**Excerpt provided:**
──────────────────────────────

Traditional merchant acquiring was built for individual businesses, not software platforms managing hundreds or thousands of sellers, service providers, or contractors.
As SaaS companies and marketplaces scaled, they needed a way to activate payments quickly while maintaining control over the experience. PayFacs addressed this gap by centralizing payments under one account while still allowing each sub-merchant to operate independently.
The payment facilitator model changes how payments are accepted and managed by centralizing responsibility under a single entity.
Businesses don’t need to maintain their own acquiring relationship, as the PayFac coordinates payment processing, settlement, and payouts for multiple merchants.
To understand how the model works in practice, it helps to look at the roles involved and how a transaction moves through the system.
The acquirer is the financial institution that processes card transactions and settles funds from the card networks. In a PayFac arrangement, the acquirer sponsors the PayFac and provides access to the card networks.
Rather than underwriting each merchant individually, the acquirer underwrites the PayFac itself. The PayFac is responsible for managing risk and compliance across all sub-merchants operating under its master account.
The acquirer continues to oversee activity at a high level, but day-to-day merchant management sits with the PayFac.
The PayFac operates the master merchant account and acts as the primary point of control for payments on the platform.
It manages sub-merchant onboarding, defines payout rules, and determines how funds move through the system. Depending on the model used, the PayFac may also be responsible for compliance checks, transaction monitoring, and chargeback handling.
Because all transactions flow through the PayFac’s account, the platform has greater visibility into payment activity and more control over the end-to-end payment experience.
Sub-merchants are the businesses that sell goods or services through the platform.
Sub-merchants are onboarded under the PayFac’s master merchant ID, which typically allows them to start accepting payments faster and with fewer administrative steps.
From the sub-merchant’s perspective, payments are handled within the platform they already use, reducing complexity and keeping payment operations centralized.
Card networks, such as Visa and Mastercard, define the rules that govern card payments.
They set requirements around security, data protection, dispute handling, and compliance. Both the acquirer and the PayFac must follow these rules, and the PayFac is responsible for ensuring that sub-merchants comply with them.
These standards help maintain consistency and trust across the broader payments ecosystem.
When a customer makes a card payment through the platform, the transaction is authorized and processed under the PayFac’s master merchant ID.
Once approved, funds are settled to the PayFac rather than directly to the sub-merchant. The PayFac then distributes those funds according to its payout schedule, applying any platform fees or holds before paying the sub-merchant.

──────────────────────────────

**Dataset content:**
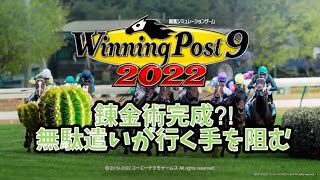 Winning  Post9 2022 #2 金策を考えないと破産する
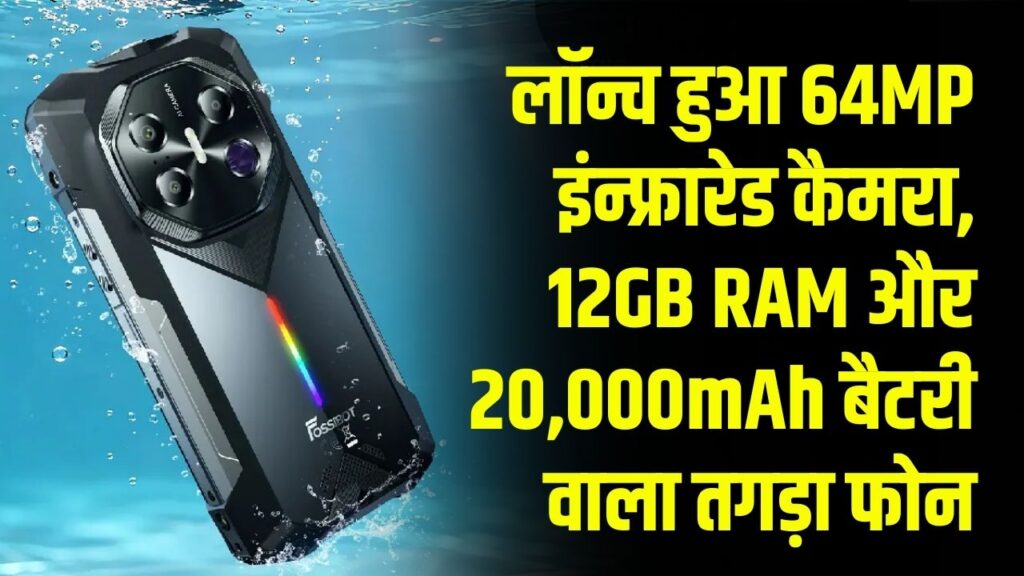 50 मीटर गहरे अंधेरे में खींचता है फोटो! 64MP इंन्फ्रारेड कैमरा, 12GB RAM और 20,000mAh बैटरी वाला तगड़ा फोन लॉन्च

──────────────────────────────

**Tasks to carry out:**
A. In the excerpt about payment facilitators, whom does the acquirer underwrite instead of underwriting each merchant individually?
B. Rewrite the part of the payment facilitator excerpt starting with "Traditional merchant acquiring" and going on through "for multiple merchants.", changing "contractors" to "freelancers".

**Answers to the tasks:**
A. The acquirer underwrites the PayFac itself.

B.
Traditional merchant acquiring was built for individual businesses, not software platforms managing hundreds or thousands of sellers, service providers, or freelancers.
As SaaS companies and marketplaces scaled, they needed a way to activate payments quickly while maintaining control over the experience. PayFacs addressed this gap by centralizing payments under one account while still allowing each sub-merchant to operate independently.
The payment facilitator model changes how payments are accepted and managed by centralizing responsibility under a single entity.
Businesses don’t need to maintain their own acquiring relationship, as the PayFac coordinates payment processing, settlement, and payouts for multiple merchants.